1. Naming Variables
2. Creating Variables
3. Chaining variables
Variables are the heart and soul of any programming language. As the name implies, they are able to vary data, and therefore the first step in making your program dynamic.
Variables are containers for storing data values.
What does that mean? It means you can invent your own variable names, and assign a value to them. From that moment on, you can access this variable by its name from anywhere inside the program, and retrieve its value.
Unlike some programming languages, a variable’s data type is not fixed. For instance, if I create a variable as a Number, I can change it to a String or Boolean later without problems.
Names must start with a letter, underscore ( _ ) or dollar ( $ ) sign. After that, you’re allowed to use any letters, numbers or special characters. You’re not allowed to use white space.
It’s common practice to make your variables descriptive, so you know exactly what they mean, but not too long. It’s also preferred to write them in camelCase, which means you only use lowercase letters, but the first letter of each new word within the variable is uppercase. This improves readability, while remaining quick to type.

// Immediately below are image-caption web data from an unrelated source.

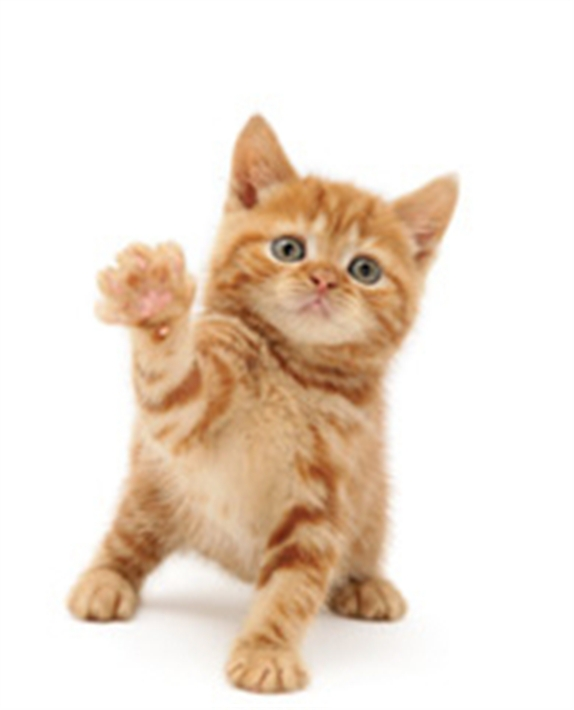 Waving kitten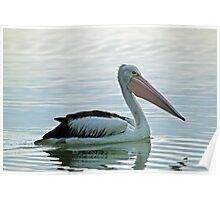 The Australian Pelican Poster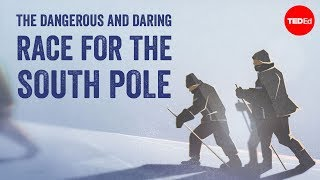 The dangerous and daring race for the South Pole - Elizabeth Leane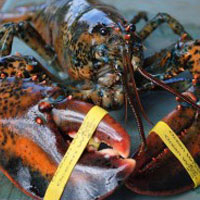 Rubber Lobster Bands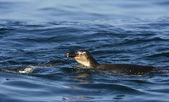 Swimming penguins. The African penguin (Spheniscus demersus) — Stock Photo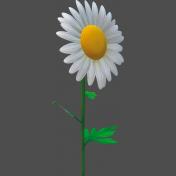Marguerite, Leucanthemum-2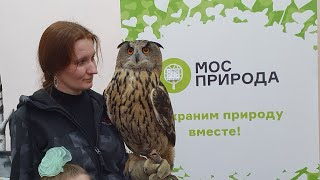 Lecture on owls for children in support of Swamp Day and nature conservation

A lot of people write their global variables in UPPERCASE, which I think is a good thing to do, but you can employ your own favourite notation.
Variables are created with the
var keyword, followed by the name you want to give it.
You can stop right there if you want, but you can also assign its value at the same time by using
var someVariable = "Fantastico!";
Now, any time you want, you can access its value just by using its name.
var someVariable = true; console.log(someVariable); //Prints true to the console
And if you want to change it, you simply assign a new value!
var someVariable = "Fantastico!"; someVariable = 10;
Often, it’s cleaner to declare all your (global) variables at once at the top of your document. To quickly declare variables, you can place the names after each other, separated by a comma.
var someVar, anotherOne, andLastOne;
It’s also possible to assign the same value to multiple variables at once, by chaining them together with equal-signs between them:
var someVariable, anotherOne, andLastOne; someVariable = anotherOne = andLastOne = null;
If you want to store a certain value, but not allow it to change, you can create a constant. If you try to change it, or declare a variable with the same name, the program will throw a big error. Therefore, the only way to create them is by using the
const keyword, and immediately assigning the value.